If you are returning more than one summary column and have different replacement values, use a named list.
```{r}
na_replace <- list(
n_significant = 0,
paper_type = "unknown"
)
```
### Traffic Light
The traffic lights are used in single-paper reports to give a quick visual overview of the module results.
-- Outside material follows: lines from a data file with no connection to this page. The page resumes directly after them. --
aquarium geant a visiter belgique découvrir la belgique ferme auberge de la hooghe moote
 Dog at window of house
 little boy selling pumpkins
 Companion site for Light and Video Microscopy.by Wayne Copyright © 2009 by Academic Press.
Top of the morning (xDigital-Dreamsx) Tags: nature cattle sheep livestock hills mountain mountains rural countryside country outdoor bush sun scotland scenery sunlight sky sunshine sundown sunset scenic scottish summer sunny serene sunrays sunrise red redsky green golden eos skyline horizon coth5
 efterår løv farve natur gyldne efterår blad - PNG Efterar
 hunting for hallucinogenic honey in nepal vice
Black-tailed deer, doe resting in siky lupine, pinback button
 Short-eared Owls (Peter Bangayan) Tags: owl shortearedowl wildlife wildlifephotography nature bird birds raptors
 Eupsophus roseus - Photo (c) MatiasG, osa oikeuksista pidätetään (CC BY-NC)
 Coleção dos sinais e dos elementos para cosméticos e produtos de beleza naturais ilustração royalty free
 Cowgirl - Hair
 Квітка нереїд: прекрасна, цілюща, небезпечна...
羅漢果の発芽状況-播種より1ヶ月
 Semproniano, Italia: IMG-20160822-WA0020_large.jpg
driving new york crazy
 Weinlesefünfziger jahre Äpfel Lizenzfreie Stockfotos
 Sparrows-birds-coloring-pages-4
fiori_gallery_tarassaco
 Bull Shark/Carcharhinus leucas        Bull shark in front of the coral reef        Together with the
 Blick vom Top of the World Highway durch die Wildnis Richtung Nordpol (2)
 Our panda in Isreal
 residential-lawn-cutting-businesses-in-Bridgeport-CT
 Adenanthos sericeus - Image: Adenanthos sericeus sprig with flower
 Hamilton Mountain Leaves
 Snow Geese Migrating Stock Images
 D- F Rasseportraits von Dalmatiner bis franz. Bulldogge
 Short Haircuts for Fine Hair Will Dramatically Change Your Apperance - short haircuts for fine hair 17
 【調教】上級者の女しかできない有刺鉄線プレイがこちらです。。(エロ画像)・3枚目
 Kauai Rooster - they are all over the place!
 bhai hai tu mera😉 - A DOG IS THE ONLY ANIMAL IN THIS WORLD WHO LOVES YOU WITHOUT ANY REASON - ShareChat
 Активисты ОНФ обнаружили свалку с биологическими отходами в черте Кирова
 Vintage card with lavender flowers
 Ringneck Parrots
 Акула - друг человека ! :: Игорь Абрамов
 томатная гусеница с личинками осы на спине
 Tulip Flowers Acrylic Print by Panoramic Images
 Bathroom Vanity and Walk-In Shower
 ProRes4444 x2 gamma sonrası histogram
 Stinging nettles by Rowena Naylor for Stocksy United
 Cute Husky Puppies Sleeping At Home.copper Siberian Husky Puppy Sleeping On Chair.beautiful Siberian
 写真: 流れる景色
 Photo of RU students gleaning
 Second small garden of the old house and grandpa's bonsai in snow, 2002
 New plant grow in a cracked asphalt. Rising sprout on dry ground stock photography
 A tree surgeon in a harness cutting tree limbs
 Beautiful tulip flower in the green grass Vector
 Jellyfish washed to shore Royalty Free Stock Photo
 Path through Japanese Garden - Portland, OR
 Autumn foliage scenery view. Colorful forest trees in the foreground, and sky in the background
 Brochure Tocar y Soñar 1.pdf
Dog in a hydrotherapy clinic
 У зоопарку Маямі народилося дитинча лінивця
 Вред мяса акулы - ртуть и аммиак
There are 6 kinds of traffic lights:
`r emojis$tl_green` no problems detected;
`r emojis$tl_yellow` something to check;
`r emojis$tl_red` possible problems detected;
`r emojis$tl_info` informational only;
`r emojis$tl_na`️ not applicable;
`r emojis$tl_fail`️ check failed
You will need to write some code to determine which traffic lights apply to your case. If you don't include a traffic light, but do include a `table` in the returned list, the following rule will be applied for the traffic light. The failed traffic light will be automatically applied if your code produces an error.
```{r, eval = FALSE}
## traffic light ----
# displayed in reports, possible values:
# green: no problems detected
# yellow: something to check
# red: possible problems detected
# info: informational only
# na: not applicable
# fail: check failed
tl <- if (nrow(table)) "info" else "na"
```
### Summary Text
The reports begin with a summary of each module, showing the traffic light, the module name, and a short summary of the results. The returned item `summary_text` provides this text. You will usually want to customise the summary text for the traffic light or other aspects of the results, such as the number of instances of a practice found and the number that might be problematic.
```{r, eval = FALSE}
## summary_text ----
# short text to be displayed at the top of reports
# may be unique for each possible traffic light
summary_text_options <- c(
na = "Not applicable",
info = "This table is provided for your information",
red = "This is a potential problem",
yellow = "There may be a problem",
green = "No problems found",
fail = "The check failed, sorry"
)
summary_text <- summary_text_options[[tl]]
```
### Report
Reports need to explain concepts or give resources for further learning. This is often specific to the outcome of a check.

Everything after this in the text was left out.